Lisa Brennan-Jobs on growing up without, with, and in spite of her dad

How do you write away the personal hole in your heart when that hole was left by a man half the world idolizes? Steve Jobs' daughter, the writer Lisa Brennan-Jobs, on the process and effects of writing her beautiful memoir SMALL FRY.

Brigitte Lacombe

Key Takeaways
  • "If I hadn't gone back with a fine-toothed-comb, a lot of these assumptions I had would have just been the air I breathed into my future."
  • “There is something like theft in a memoir. If you want to write about yourself you have to write about other people who are unwitting and don’t want to be written about…”

The first computer I ever had was the first Apple Macintosh, back in the mid 80’s. I can still remember the sense of friendly reassurance from that smiling little icon that popped up on the screen when you turned it on—a cute, tiny computer smiling back at you. This device, it suggested, knew you. Understood you. Was someone you could trust.
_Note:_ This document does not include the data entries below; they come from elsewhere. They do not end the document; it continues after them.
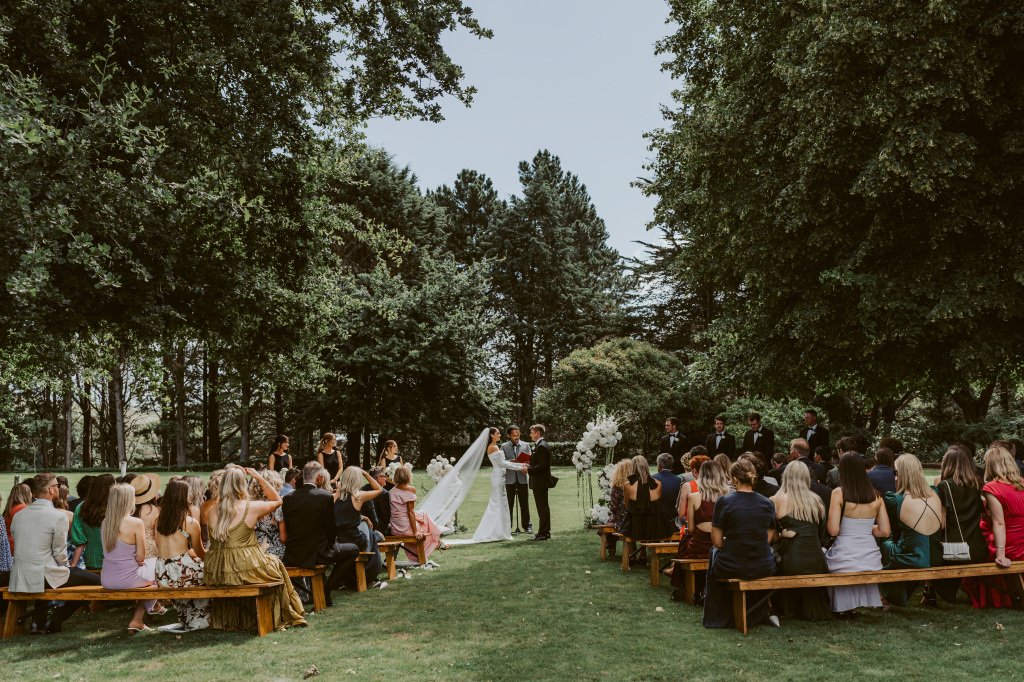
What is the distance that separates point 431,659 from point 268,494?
269 centimetres

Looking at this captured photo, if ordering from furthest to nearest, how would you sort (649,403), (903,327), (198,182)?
(649,403)
(903,327)
(198,182)

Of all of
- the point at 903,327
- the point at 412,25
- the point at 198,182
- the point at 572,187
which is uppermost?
the point at 572,187

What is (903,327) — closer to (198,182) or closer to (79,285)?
(198,182)

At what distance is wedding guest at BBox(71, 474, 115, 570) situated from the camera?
859 centimetres

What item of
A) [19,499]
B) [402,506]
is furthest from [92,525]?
[402,506]

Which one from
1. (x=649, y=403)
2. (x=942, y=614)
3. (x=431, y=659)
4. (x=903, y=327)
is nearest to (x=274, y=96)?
(x=431, y=659)

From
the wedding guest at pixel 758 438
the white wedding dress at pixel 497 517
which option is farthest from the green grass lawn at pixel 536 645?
the wedding guest at pixel 758 438

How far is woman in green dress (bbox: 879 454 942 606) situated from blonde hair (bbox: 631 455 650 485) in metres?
3.13

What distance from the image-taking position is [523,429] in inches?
2019

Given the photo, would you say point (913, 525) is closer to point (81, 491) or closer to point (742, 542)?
point (742, 542)

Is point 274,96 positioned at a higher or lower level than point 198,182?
higher

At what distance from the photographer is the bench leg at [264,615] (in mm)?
7674

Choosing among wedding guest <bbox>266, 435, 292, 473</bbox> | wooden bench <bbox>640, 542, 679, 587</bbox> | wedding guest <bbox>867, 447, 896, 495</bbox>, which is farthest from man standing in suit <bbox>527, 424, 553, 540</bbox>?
wedding guest <bbox>867, 447, 896, 495</bbox>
Since then, we’ve come a long way, baby. The cold, black, addictive rectangle in my pocket—a gleaming window into all the hopes and terrors of the known world—is a far cry from the early, friendly promises of that smiling machine on which I could magically paint things at the touch of a button.

My guest today, in a very different way, grew up in the long shadow of that same cultural trajectory. Steve Jobs, the founder of Apple, was her dad. But like our relationship with the machines he helped unleash on the world, hers with him was deeply complicated. In her beautiful memoir Small Fry, Lisa Brennan-Jobs writes about his indifference, his attention, and her struggle to find herself in and outside of his shadow.

Surprise conversation starters in this episode: None, due to limited taping time.